Comment sauver les vieux

les profs, les soignants, les élèves, les musées, cinémas, théâtres, hôtels… et autres combines en vrac contre la crise corona (Part II.)

Le principe général de vases clos et de vases communicants décrit dans un premier article pour les télétravailleurs et le secteur HORECA est applicable à d’autres situations. Il s’agit en effet de transférer une partie des effectifs d’un lieu sur-fréquenté vers un autre lieu sous-fréquenté (et donc au bord du gouffre économique), en maintenant des bulles traçables et à faible distance géographique. Les exemples suivants seraient plus complexes à appliquer, mais l’idée mérite d’être explorée (éventuellement pour des phases ultérieures de re-déconfinement) :

(A) l’école et le musée

les classes à plus faibles effectifs d’une école pourraient migrer avec leurs profs dans un musée proche (à prévoir : parents bénévoles motivés pour déménager un peu de mobilier scolaire, fonctionnement par demi-journée plutôt que par heure de cours).
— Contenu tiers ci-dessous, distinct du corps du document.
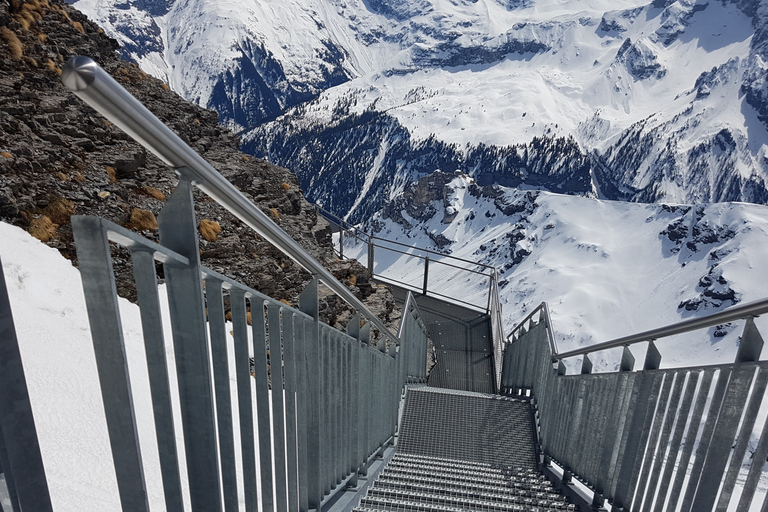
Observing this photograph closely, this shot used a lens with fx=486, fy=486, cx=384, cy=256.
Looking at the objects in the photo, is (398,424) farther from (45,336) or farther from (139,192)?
(139,192)

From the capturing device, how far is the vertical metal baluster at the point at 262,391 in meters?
1.41

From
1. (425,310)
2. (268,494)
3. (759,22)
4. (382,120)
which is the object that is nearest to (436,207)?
(382,120)

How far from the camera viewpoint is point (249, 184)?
7.84m

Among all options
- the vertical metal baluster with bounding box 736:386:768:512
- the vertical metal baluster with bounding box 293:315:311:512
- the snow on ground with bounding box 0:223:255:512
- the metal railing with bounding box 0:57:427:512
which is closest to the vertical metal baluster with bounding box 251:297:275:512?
the metal railing with bounding box 0:57:427:512

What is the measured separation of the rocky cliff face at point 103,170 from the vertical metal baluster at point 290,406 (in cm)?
189

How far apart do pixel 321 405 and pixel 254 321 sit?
756mm

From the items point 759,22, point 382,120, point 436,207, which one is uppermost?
point 759,22

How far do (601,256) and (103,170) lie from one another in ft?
404

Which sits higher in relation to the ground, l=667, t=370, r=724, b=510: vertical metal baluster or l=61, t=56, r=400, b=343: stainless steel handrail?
l=61, t=56, r=400, b=343: stainless steel handrail

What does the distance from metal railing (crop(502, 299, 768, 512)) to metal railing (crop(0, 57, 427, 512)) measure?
4.81 ft

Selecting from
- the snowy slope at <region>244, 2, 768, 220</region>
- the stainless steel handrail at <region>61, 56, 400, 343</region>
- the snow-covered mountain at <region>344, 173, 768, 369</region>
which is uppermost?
the stainless steel handrail at <region>61, 56, 400, 343</region>

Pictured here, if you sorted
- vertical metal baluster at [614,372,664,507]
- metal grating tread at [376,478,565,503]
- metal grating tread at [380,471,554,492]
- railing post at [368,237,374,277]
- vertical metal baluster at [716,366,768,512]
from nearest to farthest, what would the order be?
vertical metal baluster at [716,366,768,512] → vertical metal baluster at [614,372,664,507] → metal grating tread at [376,478,565,503] → metal grating tread at [380,471,554,492] → railing post at [368,237,374,277]

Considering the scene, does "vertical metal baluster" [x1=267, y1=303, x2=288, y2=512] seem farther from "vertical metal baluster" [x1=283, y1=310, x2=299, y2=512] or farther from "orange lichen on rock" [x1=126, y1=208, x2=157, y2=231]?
"orange lichen on rock" [x1=126, y1=208, x2=157, y2=231]

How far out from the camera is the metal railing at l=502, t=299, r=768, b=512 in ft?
5.41
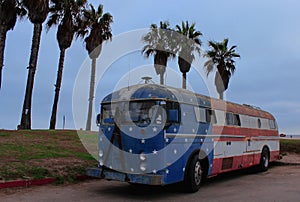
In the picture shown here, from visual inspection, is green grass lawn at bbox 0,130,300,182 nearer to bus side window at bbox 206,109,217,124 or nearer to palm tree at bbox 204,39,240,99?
bus side window at bbox 206,109,217,124

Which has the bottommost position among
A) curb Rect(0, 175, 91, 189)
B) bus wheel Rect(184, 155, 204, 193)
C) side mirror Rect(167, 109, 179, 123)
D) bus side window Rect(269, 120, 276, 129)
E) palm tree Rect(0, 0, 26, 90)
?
curb Rect(0, 175, 91, 189)

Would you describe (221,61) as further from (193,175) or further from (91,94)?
(193,175)

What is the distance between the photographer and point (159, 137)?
9.04 meters

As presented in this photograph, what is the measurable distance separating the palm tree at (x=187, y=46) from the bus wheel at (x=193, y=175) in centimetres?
2076

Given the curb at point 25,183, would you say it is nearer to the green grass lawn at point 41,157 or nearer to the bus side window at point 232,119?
the green grass lawn at point 41,157

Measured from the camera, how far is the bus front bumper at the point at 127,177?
8641 millimetres

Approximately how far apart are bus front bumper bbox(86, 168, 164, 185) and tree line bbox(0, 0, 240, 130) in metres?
13.6

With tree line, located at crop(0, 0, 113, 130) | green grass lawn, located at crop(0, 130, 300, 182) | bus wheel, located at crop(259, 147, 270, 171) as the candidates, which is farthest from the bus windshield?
tree line, located at crop(0, 0, 113, 130)

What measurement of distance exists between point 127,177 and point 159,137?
1.33 meters

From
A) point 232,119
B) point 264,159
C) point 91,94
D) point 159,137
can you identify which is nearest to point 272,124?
point 264,159

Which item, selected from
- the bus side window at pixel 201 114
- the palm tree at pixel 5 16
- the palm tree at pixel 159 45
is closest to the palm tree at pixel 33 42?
the palm tree at pixel 5 16

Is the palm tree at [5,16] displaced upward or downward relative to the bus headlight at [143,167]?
upward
Cela libère des locaux et offre de l’espace pour dédoubler les classes les plus peuplées au sein-même de l’école. La densité d’hôtes du virus qui peuvent se croiser à un seul endroit est donc réduite, et la propagation en milieu scolaire est freinée (puis à long terme, ça peut laisser à la jeune génération la bonne habitude de fréquenter les musées). Les travailleurs des musées poursuivent une activité -certes réduite- d’assistance aux écoles, proposent éventuellement des ateliers thématiques annexes aux classes présentes etc. (bon, à nouveau, les écoles c’est plus compliqué que les bars), mais quitte à payer du chômage technique à tout le secteur, autant dépenser une rawette supplémentaire pour un meilleur impact à long terme.

(B) l’unif et le monde du spectacle

Dans le supérieur, les universités pourraient dédoubler leurs cours avec des retransmissions en visio-conférence dans des théâtres, ou des cinémas (ça ressemble vachement à des auditoires, nan ?), facilitant ainsi le respect de la distanciation entre étudiants et le maintien d’une vie sociale. Répétons-le : il faut évidemment que les mêmes groupes fréquentent continuellement les mêmes lieux (il ne s’agit pas d’aller un jour en auditoire sur le campus, puis préférer la visioconférence au théâtre le lendemain).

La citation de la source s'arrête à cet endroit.